Those being sniffy about Erik Lamela's rabona are given short shrift in the afternoon mailbox, where criticism of Brendan Rodgers is smashed out of the park...
It would certainly be a good idea to give Victor Valdes a contract, while we have more mails on Brendan Rodgers, Arsene Wenger, the rabona and mailbox gripes...
If you have anything to say on any subject, mail us at email@example.com
Naming An England XI
With reference to Brian (Liverpool 2nd, Manchester United 7th) LFC,
RB: Johnson (just hope he doesn't let Italy run riot like Palace did, when it counted most)
LB: Baines, (but I agree with F365 to a large degree...blood the new youth (Shaw) for sure...but at the expense of Cole?? LB...the only position on the field that England actually have 'the best in the world' in...
This XI truly has, in my humble opinion, a sporting chance of beating anyone they face on their day in the tournament.
With an expressive game-plan and suitable formation, suited to the personnel, and the element of surprise an attacking youthful XI would surely bring to the table...this England would be like nothing seen for a while!
It's not a weak midfield by any means, and has raw and quite meaningful pace in attack. (Sterling doesn't just sprint sideways hoping to find a big hole now does he?). Hendo provides some much-needed grunt, and while England are not Liverpool, he was so sorely missed in those last three games, after a great season, that he has earned the trust being placed in him.
Wilshere and Stevie G provide their fair amount of grunt and physical presence too, while both being more than capable of very neatly dovetailing with the absurdly technically-gifted Lallana. So while the CMs and Sterling may not be Messi-like with the ball at their feet, they cannot in any way be fairly described as nothing but 'a worker', Hendo does more than just run and pant without the ball, be assured.
Rooney is first man on the bench, warming after ten minutes, ready to immediately replace anyone not putting in a 'top, top' effort, before anyone has a mild stroke about it.
I just agree with a portion of supporters who feel that he currently doesn't fit in with the rest of the expected first team and their preferred, or indeed more suitable, style of play, as he won't stay in formation, or finish the chances that come his way when is up top.
That XI actually PLAYS SOME FOOTBALL against Spain or Brazil, and if (probable to be reasonable) they lose I at least can't see it being a one-sided boring blowout, but at least an exciting all guns blazing last stand!
Manc in SA (TC23 could have won it alone though!)
Is Rooney Now A God?
Brian's Fat Albatross email hit the nail so perfectly that the nail went right in and then the head fell off; this now means that whatever the nail hit is now stuck in place. Forever.
But the point, or question, of the email is this, what else, besides the city keys, was Rooney given on hist last contract renewal?
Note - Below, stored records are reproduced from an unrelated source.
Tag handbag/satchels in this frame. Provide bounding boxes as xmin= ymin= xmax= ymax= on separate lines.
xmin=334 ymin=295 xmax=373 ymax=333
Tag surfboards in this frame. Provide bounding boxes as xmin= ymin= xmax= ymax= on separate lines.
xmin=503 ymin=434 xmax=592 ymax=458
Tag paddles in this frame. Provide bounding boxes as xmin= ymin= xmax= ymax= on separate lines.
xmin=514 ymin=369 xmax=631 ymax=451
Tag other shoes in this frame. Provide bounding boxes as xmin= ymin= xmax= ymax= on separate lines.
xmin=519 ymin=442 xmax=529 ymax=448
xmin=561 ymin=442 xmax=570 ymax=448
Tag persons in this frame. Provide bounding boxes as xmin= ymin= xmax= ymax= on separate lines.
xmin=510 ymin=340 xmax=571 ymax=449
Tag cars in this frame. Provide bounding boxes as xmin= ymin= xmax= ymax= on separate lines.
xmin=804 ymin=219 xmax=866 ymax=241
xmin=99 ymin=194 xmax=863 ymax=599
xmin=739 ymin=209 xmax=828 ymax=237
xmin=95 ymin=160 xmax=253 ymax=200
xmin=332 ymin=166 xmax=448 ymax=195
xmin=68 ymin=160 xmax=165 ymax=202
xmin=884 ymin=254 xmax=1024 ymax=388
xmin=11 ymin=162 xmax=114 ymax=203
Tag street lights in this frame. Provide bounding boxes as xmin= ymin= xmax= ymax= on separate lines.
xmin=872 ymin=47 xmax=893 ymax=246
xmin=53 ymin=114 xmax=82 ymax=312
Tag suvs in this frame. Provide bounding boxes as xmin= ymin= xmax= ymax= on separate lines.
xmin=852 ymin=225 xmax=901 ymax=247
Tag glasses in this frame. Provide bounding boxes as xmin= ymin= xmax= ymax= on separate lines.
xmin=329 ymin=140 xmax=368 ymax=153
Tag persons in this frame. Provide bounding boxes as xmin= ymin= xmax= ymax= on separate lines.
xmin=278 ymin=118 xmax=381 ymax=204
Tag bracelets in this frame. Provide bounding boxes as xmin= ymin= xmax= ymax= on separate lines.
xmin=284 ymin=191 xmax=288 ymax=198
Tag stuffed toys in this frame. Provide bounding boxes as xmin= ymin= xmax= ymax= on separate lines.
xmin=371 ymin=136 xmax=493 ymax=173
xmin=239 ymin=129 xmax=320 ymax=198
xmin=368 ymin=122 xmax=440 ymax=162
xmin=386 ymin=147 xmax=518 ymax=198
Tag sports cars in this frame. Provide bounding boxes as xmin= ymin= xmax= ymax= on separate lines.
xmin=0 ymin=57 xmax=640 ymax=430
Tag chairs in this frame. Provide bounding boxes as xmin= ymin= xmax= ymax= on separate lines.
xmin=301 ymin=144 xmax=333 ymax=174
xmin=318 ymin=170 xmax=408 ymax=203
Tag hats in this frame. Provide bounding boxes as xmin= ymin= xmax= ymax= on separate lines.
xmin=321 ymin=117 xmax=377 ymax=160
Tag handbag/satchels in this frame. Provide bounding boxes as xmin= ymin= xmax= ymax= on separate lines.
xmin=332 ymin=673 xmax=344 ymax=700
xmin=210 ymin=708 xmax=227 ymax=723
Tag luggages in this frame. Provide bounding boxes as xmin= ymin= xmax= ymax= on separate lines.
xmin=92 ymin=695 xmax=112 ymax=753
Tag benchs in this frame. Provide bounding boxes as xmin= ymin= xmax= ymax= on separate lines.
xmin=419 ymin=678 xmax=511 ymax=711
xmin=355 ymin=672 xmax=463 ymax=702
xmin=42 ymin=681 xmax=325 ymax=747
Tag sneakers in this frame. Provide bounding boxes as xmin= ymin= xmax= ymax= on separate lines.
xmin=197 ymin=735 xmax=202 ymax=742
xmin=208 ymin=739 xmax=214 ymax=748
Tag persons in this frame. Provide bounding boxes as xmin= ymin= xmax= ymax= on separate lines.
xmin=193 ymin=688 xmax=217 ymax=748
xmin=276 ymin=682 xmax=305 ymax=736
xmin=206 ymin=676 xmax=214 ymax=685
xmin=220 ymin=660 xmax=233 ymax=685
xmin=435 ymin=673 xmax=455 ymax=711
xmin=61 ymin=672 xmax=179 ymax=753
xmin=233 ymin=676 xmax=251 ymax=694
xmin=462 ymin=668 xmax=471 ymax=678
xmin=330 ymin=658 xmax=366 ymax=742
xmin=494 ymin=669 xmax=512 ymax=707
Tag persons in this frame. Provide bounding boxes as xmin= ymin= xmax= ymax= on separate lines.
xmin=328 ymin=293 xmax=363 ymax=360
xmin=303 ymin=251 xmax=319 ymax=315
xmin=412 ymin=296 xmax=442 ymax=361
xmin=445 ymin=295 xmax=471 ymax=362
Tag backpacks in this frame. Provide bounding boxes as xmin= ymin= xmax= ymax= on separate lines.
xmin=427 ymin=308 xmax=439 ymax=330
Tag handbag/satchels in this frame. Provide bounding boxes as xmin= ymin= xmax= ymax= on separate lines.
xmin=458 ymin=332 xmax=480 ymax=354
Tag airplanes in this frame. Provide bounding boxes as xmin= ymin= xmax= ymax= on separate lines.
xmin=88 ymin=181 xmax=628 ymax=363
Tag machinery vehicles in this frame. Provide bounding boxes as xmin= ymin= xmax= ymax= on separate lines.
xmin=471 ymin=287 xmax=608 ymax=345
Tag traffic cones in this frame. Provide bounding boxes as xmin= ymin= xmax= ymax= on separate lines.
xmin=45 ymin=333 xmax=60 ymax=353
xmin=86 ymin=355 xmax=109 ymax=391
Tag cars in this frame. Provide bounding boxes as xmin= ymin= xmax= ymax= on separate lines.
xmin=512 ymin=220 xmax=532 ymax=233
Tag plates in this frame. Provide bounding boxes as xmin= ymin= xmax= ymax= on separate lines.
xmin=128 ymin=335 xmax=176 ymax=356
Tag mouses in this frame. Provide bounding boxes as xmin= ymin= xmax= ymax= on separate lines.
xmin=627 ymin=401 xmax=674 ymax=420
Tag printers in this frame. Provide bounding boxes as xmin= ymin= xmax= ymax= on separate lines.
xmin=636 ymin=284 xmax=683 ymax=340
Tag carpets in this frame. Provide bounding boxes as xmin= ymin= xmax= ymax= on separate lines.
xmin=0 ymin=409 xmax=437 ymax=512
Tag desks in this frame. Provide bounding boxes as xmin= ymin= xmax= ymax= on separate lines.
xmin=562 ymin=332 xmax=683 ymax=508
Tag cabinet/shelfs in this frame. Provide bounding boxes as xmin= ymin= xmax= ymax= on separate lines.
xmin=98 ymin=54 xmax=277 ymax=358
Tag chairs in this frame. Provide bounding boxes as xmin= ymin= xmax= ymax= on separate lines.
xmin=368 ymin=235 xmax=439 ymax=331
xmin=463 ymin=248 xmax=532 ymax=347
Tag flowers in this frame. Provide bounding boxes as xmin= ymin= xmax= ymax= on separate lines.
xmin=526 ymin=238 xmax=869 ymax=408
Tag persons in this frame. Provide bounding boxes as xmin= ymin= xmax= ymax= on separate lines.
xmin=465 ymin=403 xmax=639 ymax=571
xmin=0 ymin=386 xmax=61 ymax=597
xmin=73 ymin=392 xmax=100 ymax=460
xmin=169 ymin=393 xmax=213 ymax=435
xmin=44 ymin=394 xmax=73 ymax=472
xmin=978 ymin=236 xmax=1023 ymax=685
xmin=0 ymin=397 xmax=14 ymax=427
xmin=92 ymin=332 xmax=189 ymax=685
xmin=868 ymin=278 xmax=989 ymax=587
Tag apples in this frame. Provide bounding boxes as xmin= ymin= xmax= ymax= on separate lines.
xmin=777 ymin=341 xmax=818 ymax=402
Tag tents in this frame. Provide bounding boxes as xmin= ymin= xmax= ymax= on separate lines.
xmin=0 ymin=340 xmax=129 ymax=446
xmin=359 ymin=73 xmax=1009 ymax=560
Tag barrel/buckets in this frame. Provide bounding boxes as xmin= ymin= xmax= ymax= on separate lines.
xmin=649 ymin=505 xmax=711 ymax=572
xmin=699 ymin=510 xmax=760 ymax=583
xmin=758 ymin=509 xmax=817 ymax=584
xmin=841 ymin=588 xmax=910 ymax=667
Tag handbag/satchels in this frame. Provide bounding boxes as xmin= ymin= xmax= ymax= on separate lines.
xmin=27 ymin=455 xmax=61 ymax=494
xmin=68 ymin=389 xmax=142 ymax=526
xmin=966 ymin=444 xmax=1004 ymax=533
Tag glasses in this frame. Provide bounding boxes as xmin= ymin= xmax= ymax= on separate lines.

I can only speculate that within the realm of Manchester he is now 'King of the North' and everyone must refer to him as 'Your Grace'. The club's elder Ewar Woowar has bewitched all and sundry to believe Wayne Rooney (or Beautiful Eagle as he is affectionately known) is a higher being sent down from the old Gods to save the realm from 'certain doom from afar'. The good, albeit entranced, people must make offerings to their saviour on a weekly basis in the form of pies and milk. Old Trafford (named after their previous messiah, Trafford the Great (rumoured to be shortly renamed to the Rooneydome)) via its maze of underground tunnels has become the world's biggest pie storage.
There are plans afoot to use the turf for grazing as 'foreign milk' is deemed unpure. Only pure milk can help the Beautiful Eagle return to his eventual resting place on his throne next to Zorgon.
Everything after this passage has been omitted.